[[ DATA SHOWN, beginning ]]

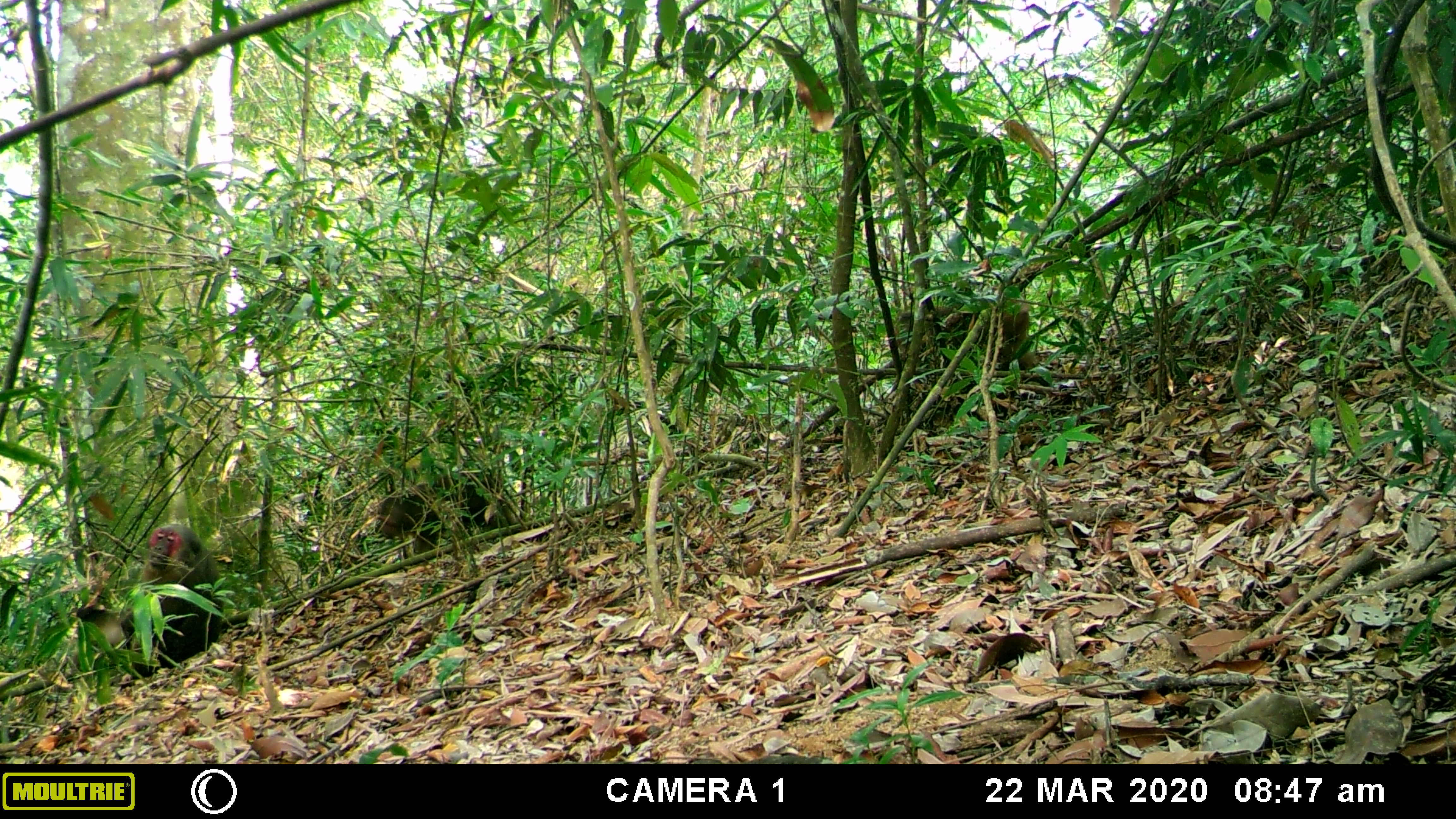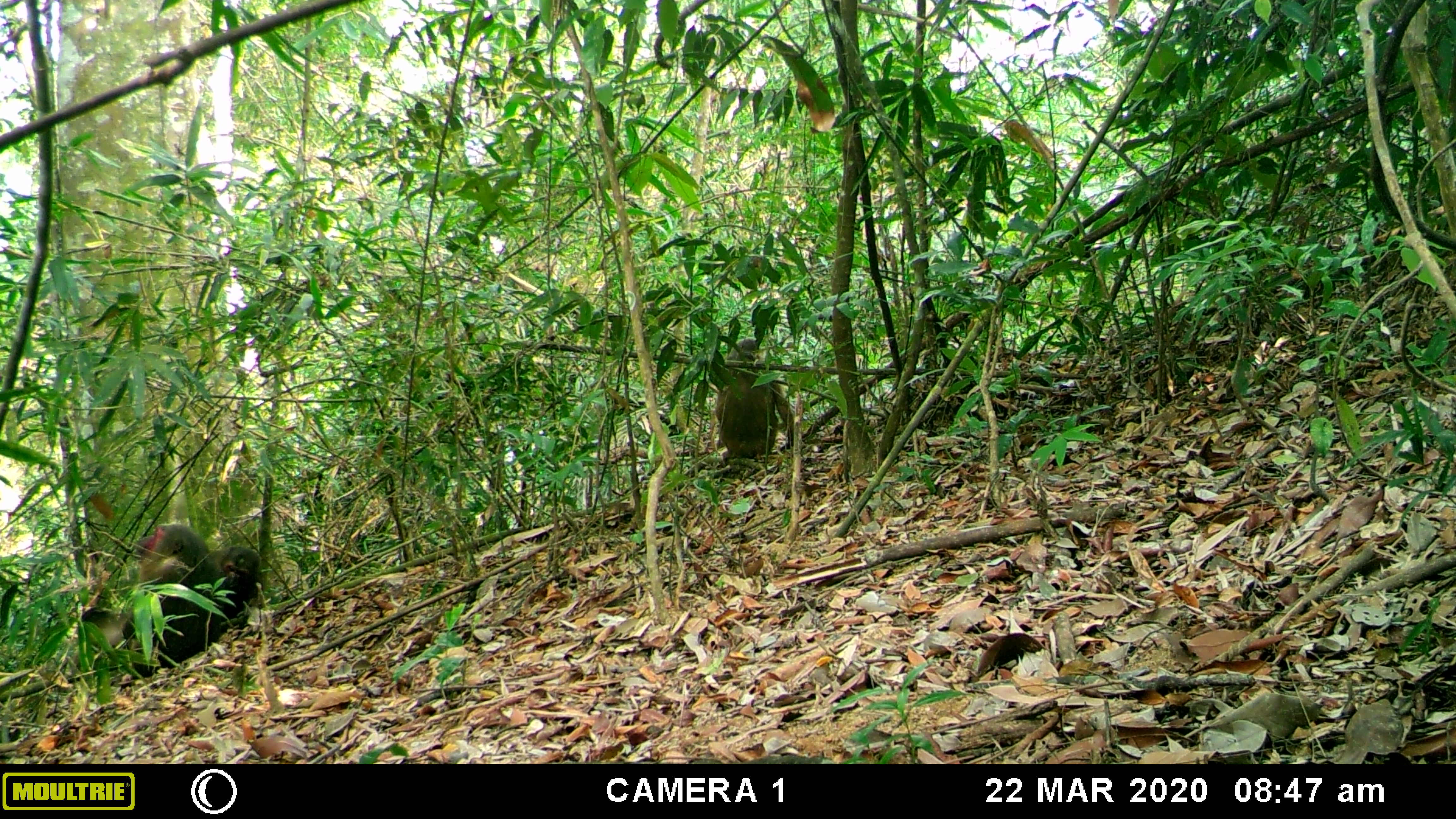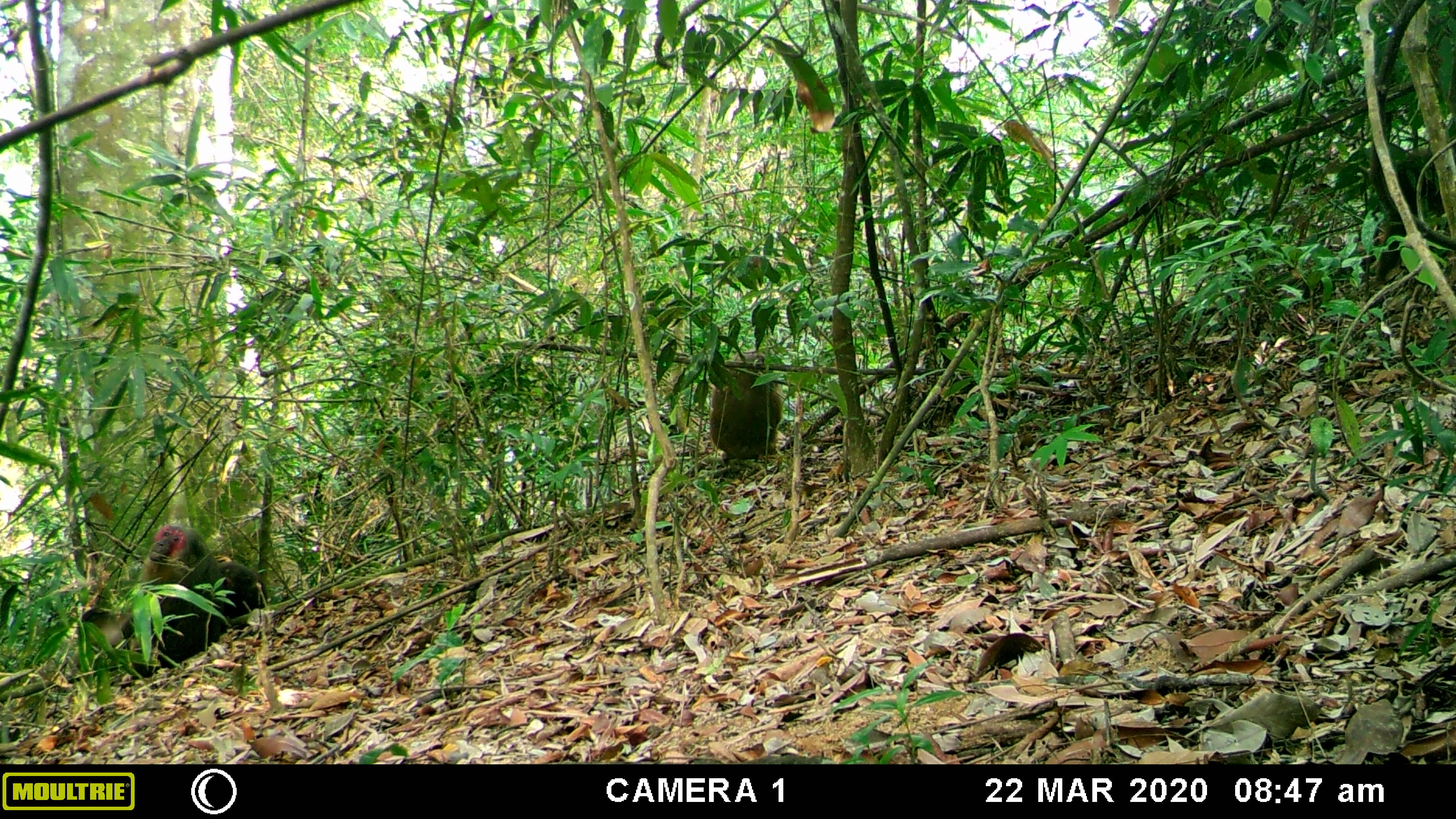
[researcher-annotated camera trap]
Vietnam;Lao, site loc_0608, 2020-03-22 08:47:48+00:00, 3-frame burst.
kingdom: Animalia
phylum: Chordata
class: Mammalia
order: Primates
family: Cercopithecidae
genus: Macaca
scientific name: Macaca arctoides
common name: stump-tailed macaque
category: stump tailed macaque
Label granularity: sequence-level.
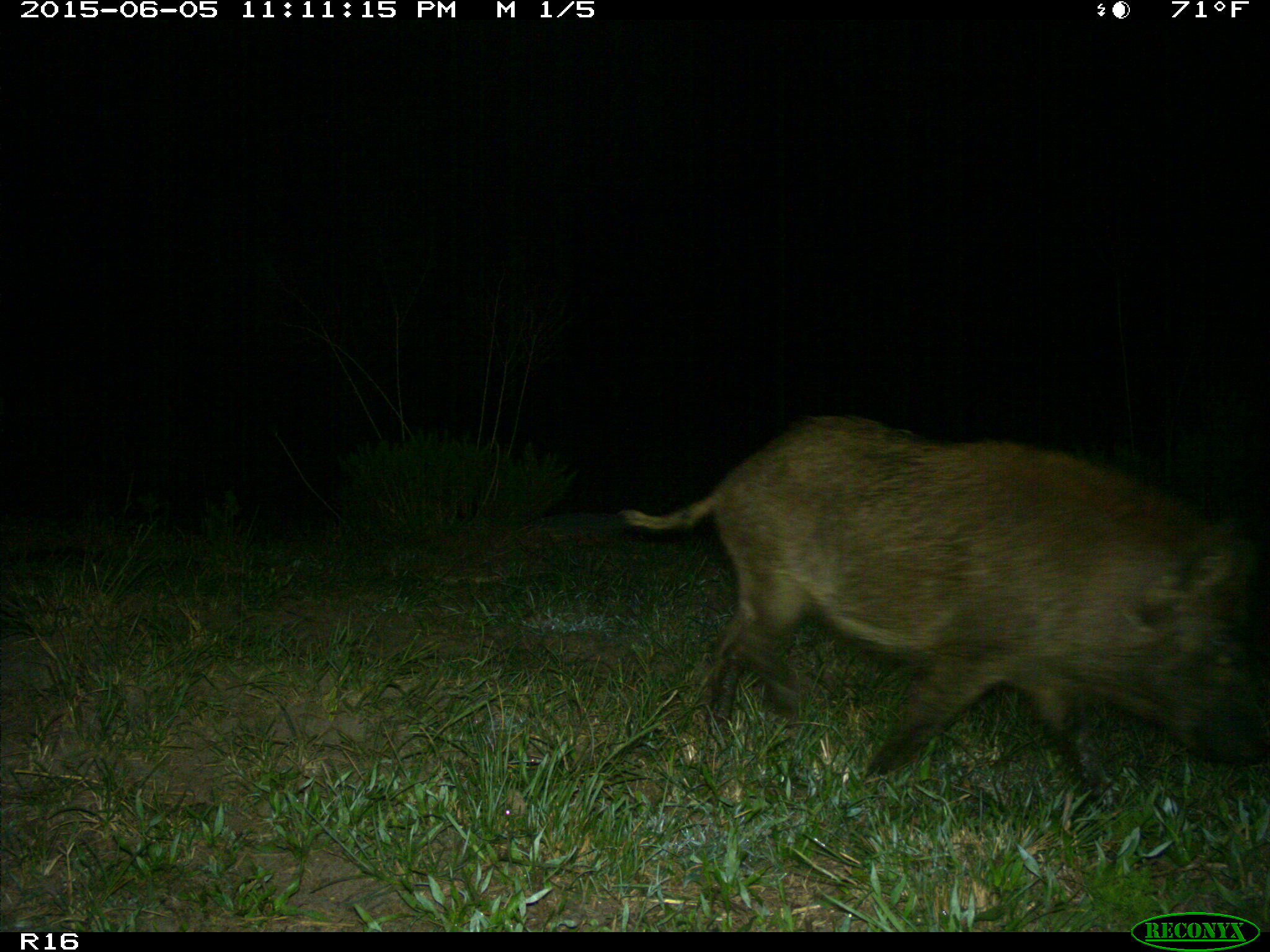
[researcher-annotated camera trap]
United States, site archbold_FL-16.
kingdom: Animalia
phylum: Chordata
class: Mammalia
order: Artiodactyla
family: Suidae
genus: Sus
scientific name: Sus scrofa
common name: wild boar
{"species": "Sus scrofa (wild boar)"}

[[ DATA SHOWN, end ]]

■ **TASK PROMPT**:
Starting with the line that contains "category: stump tailed macaque", repeat each line exactly through the last line of the data above, and nothing more; the pictures stay out.

■ **RESULT OF THIS EXERCISE**:
category: stump tailed macaque
Label granularity: sequence-level.
[researcher-annotated camera trap]
United States, site archbold_FL-16.
kingdom: Animalia
phylum: Chordata
class: Mammalia
order: Artiodactyla
family: Suidae
genus: Sus
scientific name: Sus scrofa
common name: wild boar
{"species": "Sus scrofa (wild boar)"}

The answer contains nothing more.